Niet-voedingsstoffenEdit
Ethanol (C2H5OH) is geen essentiële voedingsstof, maar levert wel ongeveer 29 kilojoule (7 kilocalorieën) aan voedselenergie per gram. Voor sterke drank (wodka, gin, rum, enz.) is een standaard portie in de Verenigde Staten 44 milliliter (1 1⁄2 US fluid ounces), wat bij 40% ethanol (80 proof) neerkomt op 14 gram en 410 kJ (98 kcal). Bij 50% alcohol, 17,5 gram en 513 kJ (122,5 kcal). Wijn en bier bevatten een vergelijkbare hoeveelheid ethanol in porties van respectievelijk 150 en 350 ml (5 en 12 US fl oz), maar deze dranken dragen ook bij tot de inname van voedingsenergie uit andere componenten dan ethanol. Een portie wijn van 150 ml (5 US fl oz) bevat 420 tot 540 kJ (100 tot 130 kcal). Een portie bier van 350 ml (12 US fl oz) bevat 400 tot 840 kJ (95 tot 200 kcal). Volgens het Amerikaanse ministerie van Landbouw, gebaseerd op NHANES-onderzoeken 2013-2014, consumeren vrouwen van 20 jaar en ouder gemiddeld 6,8 gram alcohol per dag en mannen gemiddeld 15,5 gram per dag. Als de niet-alcoholische bijdrage van die dranken buiten beschouwing wordt gelaten, zijn de gemiddelde bijdragen van ethanol aan de dagelijkse inname van voedingsenergie respectievelijk 200 en 450 kJ (48 en 108 kcal). Alcoholische dranken worden beschouwd als voedingsmiddelen met lege calorieën, omdat ze weliswaar energie leveren, maar geen essentiële voedingsstoffen.
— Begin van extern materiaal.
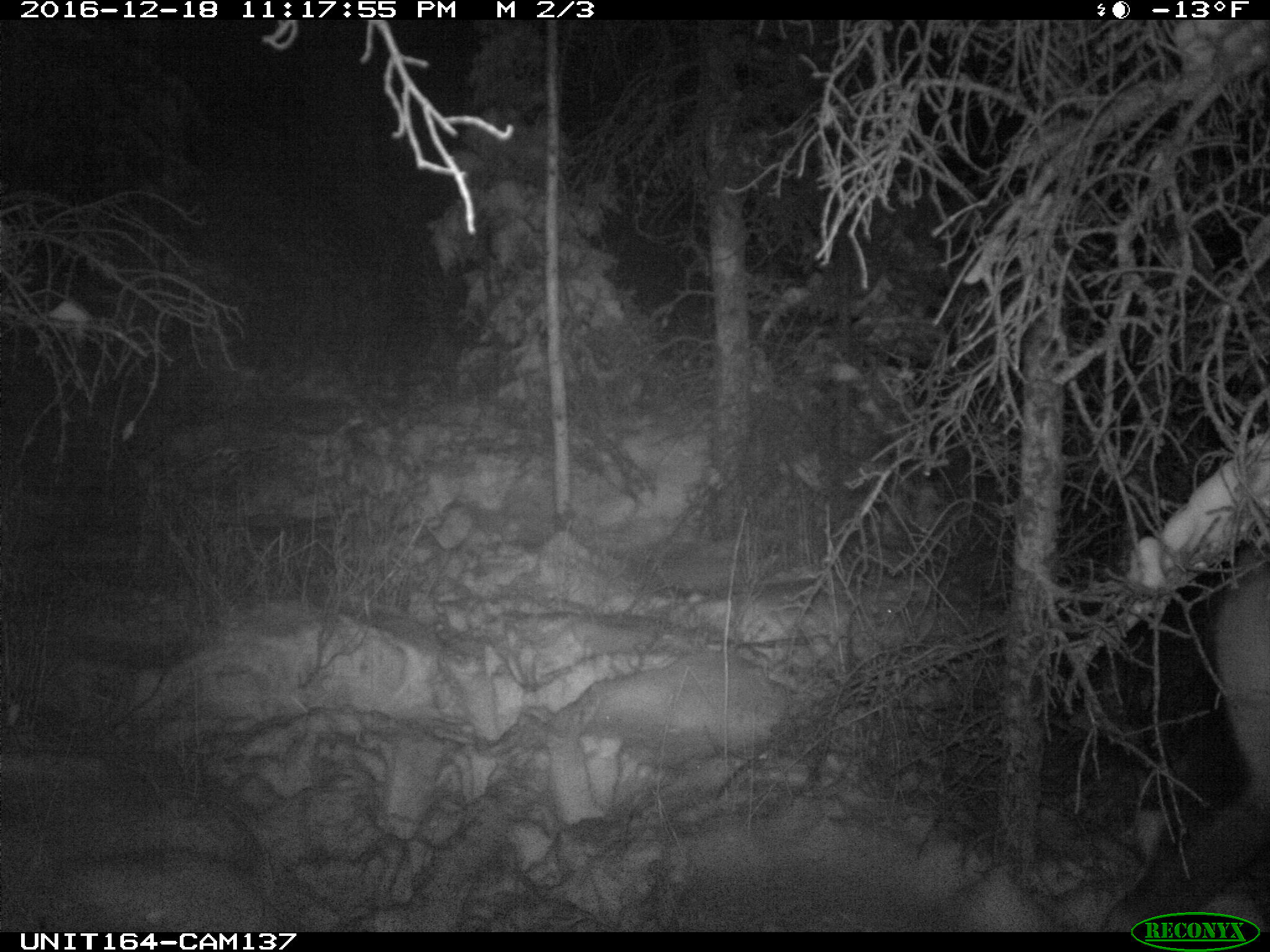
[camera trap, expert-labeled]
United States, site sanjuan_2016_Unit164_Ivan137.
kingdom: Animalia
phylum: Chordata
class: Mammalia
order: Artiodactyla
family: Cervidae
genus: Cervus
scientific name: Cervus elaphus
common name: red deer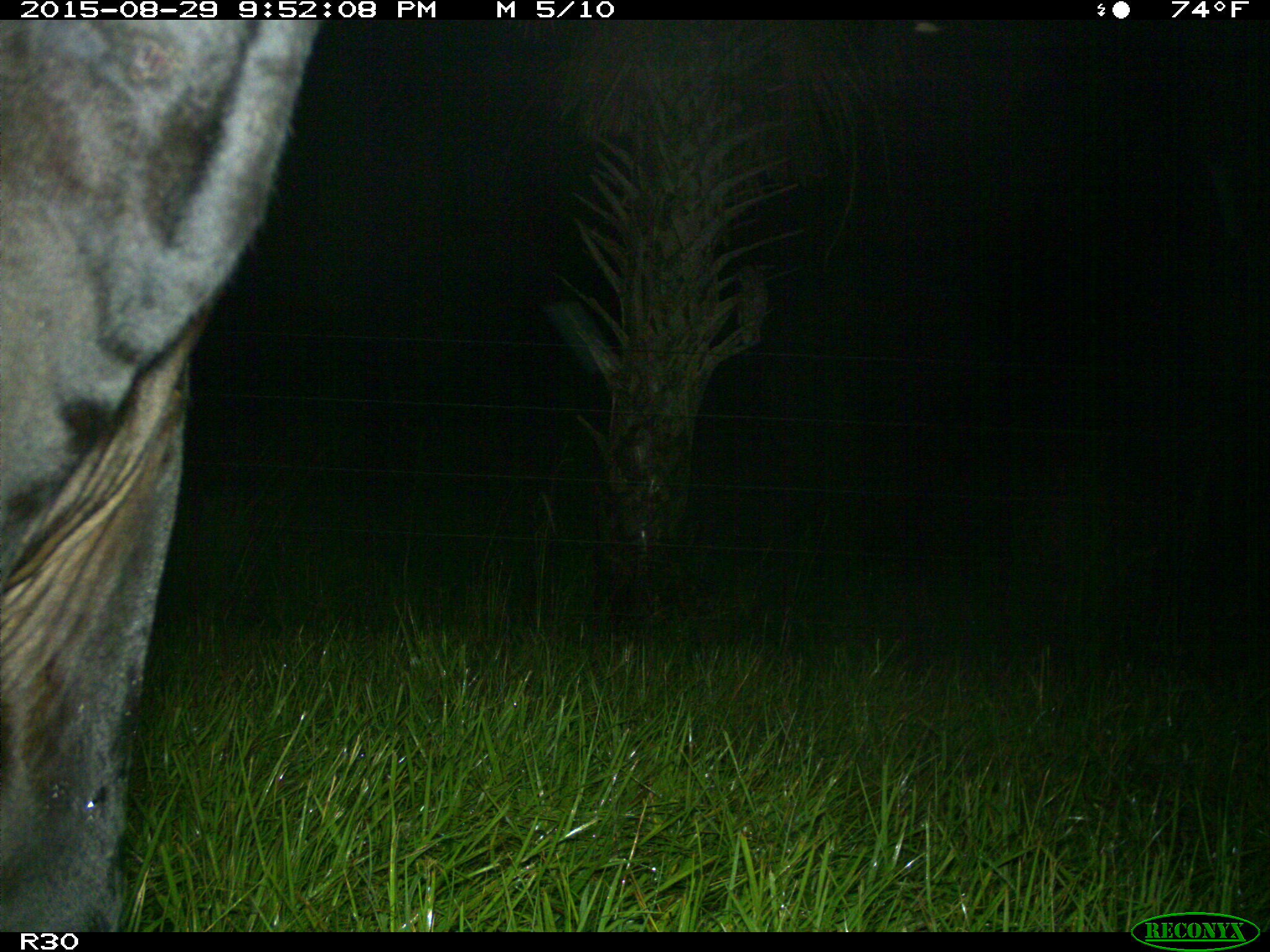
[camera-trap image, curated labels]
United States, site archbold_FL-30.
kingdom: Animalia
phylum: Chordata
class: Mammalia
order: Artiodactyla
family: Bovidae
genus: Bos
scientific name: Bos taurus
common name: domestic cow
Bos taurus (domestic cow).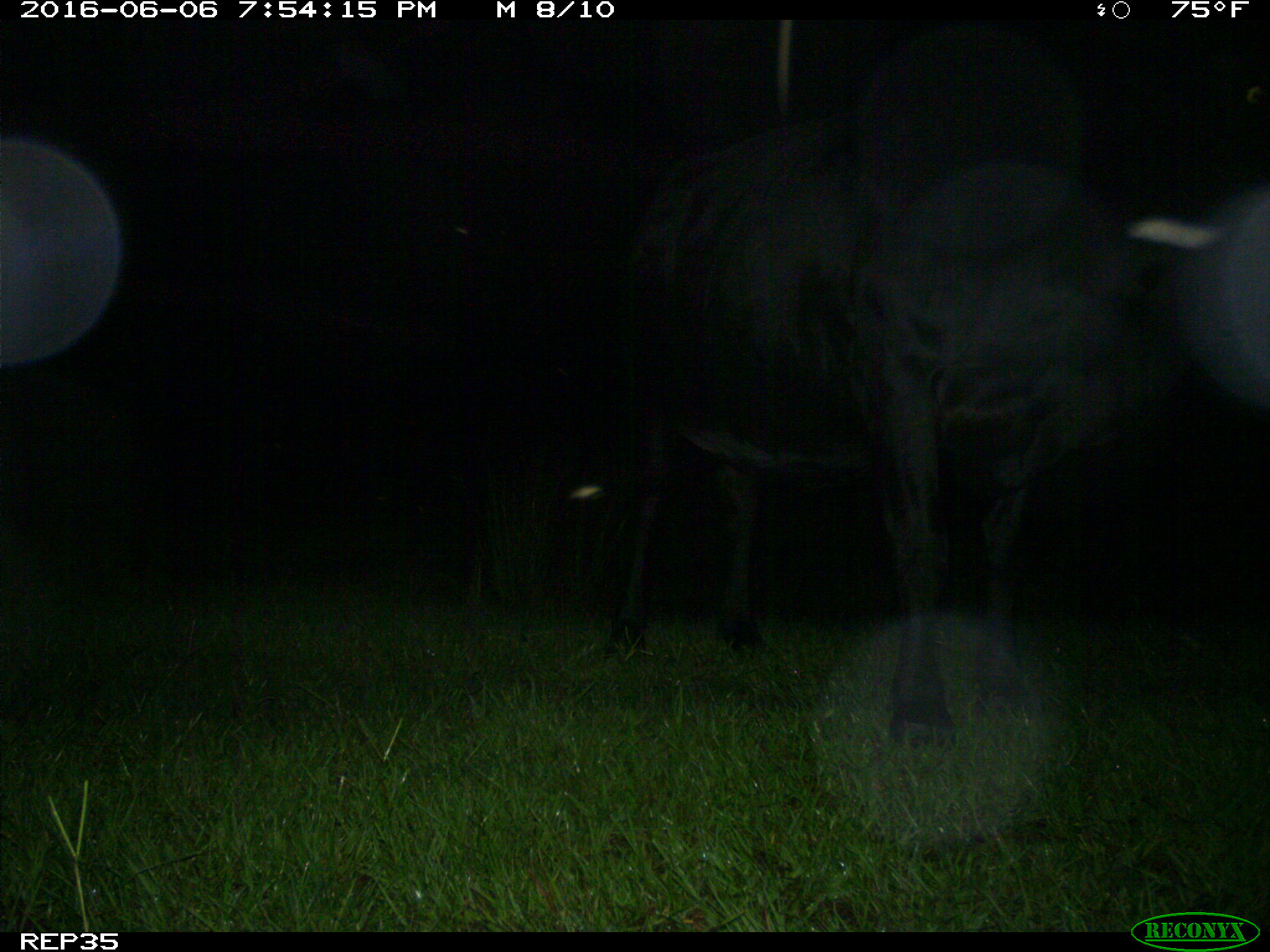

Per definitie omvatten fytochemicaliën alle voedings- en niet-voedingsbestanddelen van eetbare planten. Tot de voedingsbestanddelen behoren provitamine A-carotenoïden, terwijl de bestanddelen zonder voedingsstatus diverse polyfenolen, flavonoïden, resveratrol en lignanen zijn – waarvan vaak wordt beweerd dat zij een antioxiderende werking hebben – die in talrijke plantaardige voedingsmiddelen aanwezig zijn. Een aantal fytochemische verbindingen wordt momenteel onderzocht op hun mogelijke effecten op ziekten en gezondheid bij de mens. De kwalificatie voor de nutriëntenstatus van verbindingen met slecht gedefinieerde eigenschappen in vivo is echter dat ze eerst moeten worden gedefinieerd met een voedingsreferentieniveau om nauwkeurige etikettering van levensmiddelen mogelijk te maken, een voorwaarde die niet is vastgesteld voor de meeste fytochemische stoffen waarvan wordt beweerd dat ze antioxidantvoedingsstoffen zijn.